Enterococcus sp. Streptococcus thermophiles, Micrococcus luteus, and Melissococcus plutonius isolated from contact lens storage.
There are about 125 million contact lens wearers worldwide. (Kay JE, 2007) Aside from the people with one-day use only lenses, most contact lens wearers are required to have contact storage to keep their lenses moisturized and protected from potential contaminants. With the help of cleaning solution, the lens itself can be easily washed and disinfected, however the cases are often easily disregarded and left untreated. According to the American Academy of Ophthalmology (AAO), and the American Optometric Association (AOA), it is recommended to replace the storage case at least every three months as microbes from fingers and surrounding area will eventually build up along the bottom and sides of the cases. Also, since many people keep their cases in the bathroom, there are further chances of having contamination that could eventually be transferred to our eyes.

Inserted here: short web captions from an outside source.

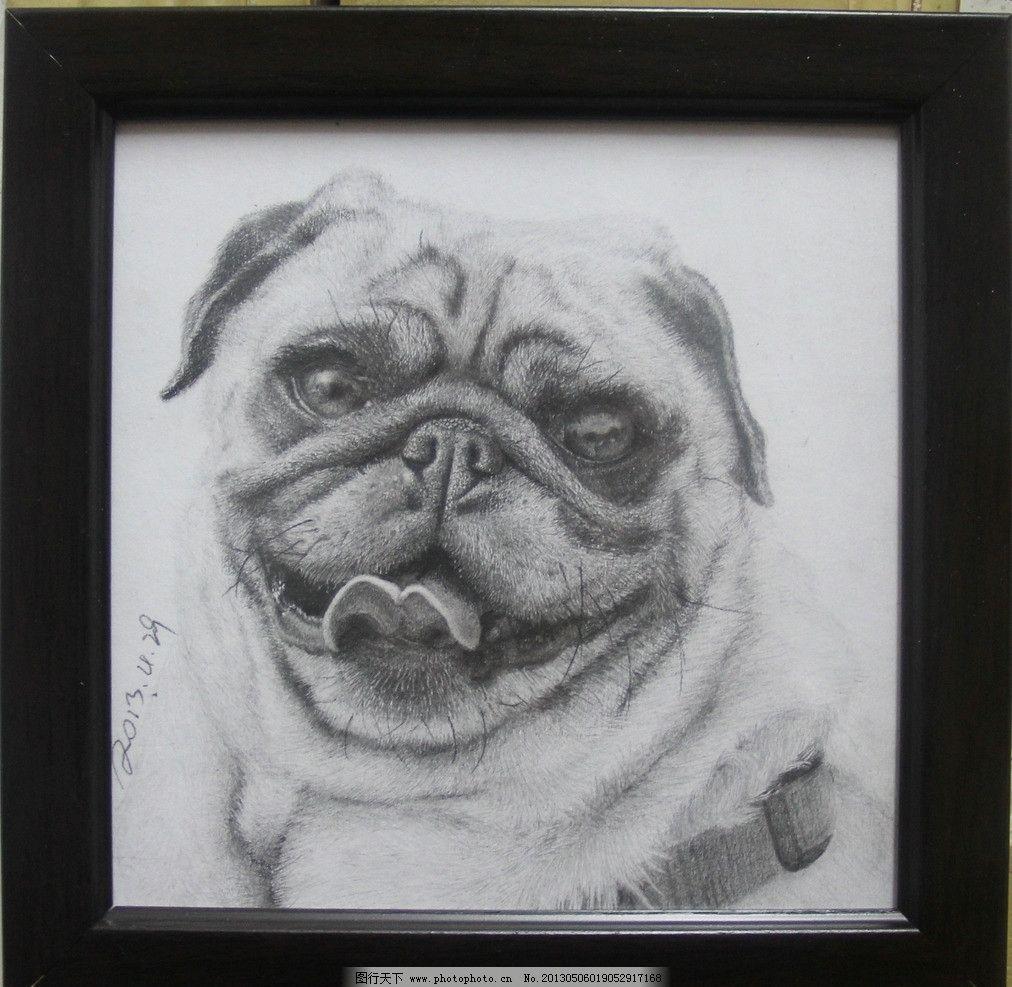 超写实狗狗素描 狗狗 超写实素描 素描 黑白 动物素描图片 绘画书法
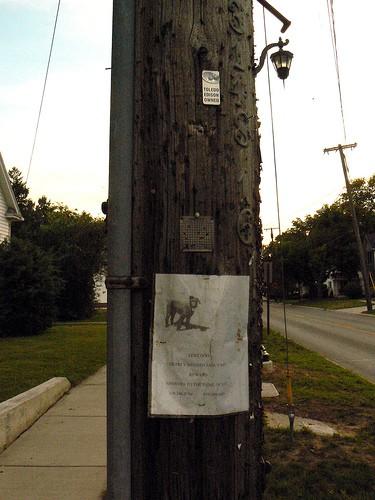 Dog Telephone Pole Ads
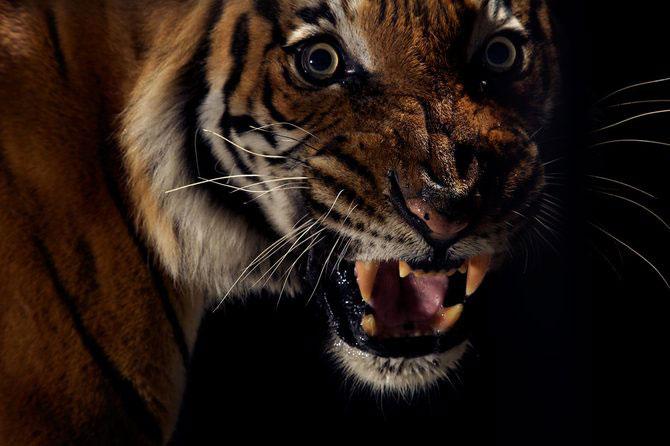 Vincent J. Musi si pisicile mari - Poza 7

This lab project focused on isolating microbes from a contact lens case that has been used for about 2 months and deciphering whether the found microbes can potentially cause eye infection. To investigate what types of bacteria may have been building up, inoculated samples went through isolation to pure culture. The pure culture was then sequenced to obtain a partial genome via shotgun metagenomics. Identification of my isolated helped to decipher whether it has potential to cause microbial corneal infection, which is a serious complication of contact lens wear.
The environment which housed my contact lens case in this study was a bathroom shared by 4 people. Myself and 2 more people wear contact lenses and keep the storage case extremely near the bathroom sink or inside the cabinet. The bathroom, although a convenient place to keep a contact lens case, is a very hospitable environment for microbes. Microbes can be introduced by potential splashes of droplets while washing hands near the sin, drying hair or shaving.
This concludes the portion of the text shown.